Now, Klopp has revealed, that Salah was forced off due to fear of a potential hamstring injury, though the Egyptian is expected to be available to start when West Bromwich Albion visit Anfield on Wednesday (Watch live, 3 p.m. ET, on NBC Sports Gold) — quotes from the Guardian:

“I have 500,000 pieces of information and I have to make a decision; I cannot write a book before each game. I do not want to say [it was a risk to play Coutinho and Firmino] as that would sound like an excuse and I don’t need an excuse.

“I find it funny that we talk after this game about that but we did not speak about it after the 5-1 or 3-0, why they did not play [the wins at Brighton and Stoke when Salah, Coutinho and Sadio Mane did not all start]. This is one game we should have won they did not play. We play it 10 times and we win. We had a bit of information but, come on, it would sound like an excuse to me.

“I took Mo Salah off because he felt the hamstring a little bit. Then everyone said, ‘How can you take him off?’ I do not go out and say: ‘Because he is close to being injured.’ He is not injured at the moment, thank God. Hopefully we took him off early enough. We have to do it. Seven games in 21 days before Everton and now six games in 18 days. It is exactly the same. We need the best quality we can have before each game. We cannot ignore the number of games.”
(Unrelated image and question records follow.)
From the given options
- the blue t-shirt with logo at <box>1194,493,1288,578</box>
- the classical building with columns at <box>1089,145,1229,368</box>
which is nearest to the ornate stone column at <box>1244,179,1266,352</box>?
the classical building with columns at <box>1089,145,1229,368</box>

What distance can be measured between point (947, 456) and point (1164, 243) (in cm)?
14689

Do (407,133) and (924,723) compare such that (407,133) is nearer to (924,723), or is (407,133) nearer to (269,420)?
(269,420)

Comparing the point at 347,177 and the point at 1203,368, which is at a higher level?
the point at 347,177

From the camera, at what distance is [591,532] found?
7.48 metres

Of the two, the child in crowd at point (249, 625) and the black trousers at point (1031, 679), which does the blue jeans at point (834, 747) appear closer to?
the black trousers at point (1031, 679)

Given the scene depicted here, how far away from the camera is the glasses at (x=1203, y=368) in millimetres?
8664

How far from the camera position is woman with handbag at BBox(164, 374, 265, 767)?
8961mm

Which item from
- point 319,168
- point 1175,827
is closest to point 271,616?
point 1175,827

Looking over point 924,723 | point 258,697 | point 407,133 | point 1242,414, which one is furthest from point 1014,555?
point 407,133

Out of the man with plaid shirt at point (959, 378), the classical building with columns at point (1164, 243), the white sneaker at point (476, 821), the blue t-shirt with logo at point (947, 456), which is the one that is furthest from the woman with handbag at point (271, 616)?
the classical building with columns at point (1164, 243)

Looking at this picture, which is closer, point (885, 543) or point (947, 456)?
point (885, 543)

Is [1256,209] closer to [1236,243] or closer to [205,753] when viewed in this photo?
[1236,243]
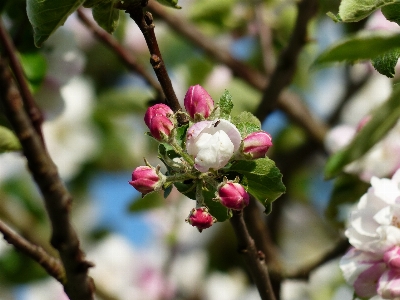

The only thing Klopp could have done to draw even more criticism would have been to ignore the advice of the doctors prior to the game, then leave Salah on the field for all 90 minutes — win, lose or draw in the end. Once the above information had inevitably leaked out in said scenario, words like “irresponsible” and “negligent” would have been lobbed his way with reckless abandon.

It’s almost as if managers have more information available to them than the average, angry fan.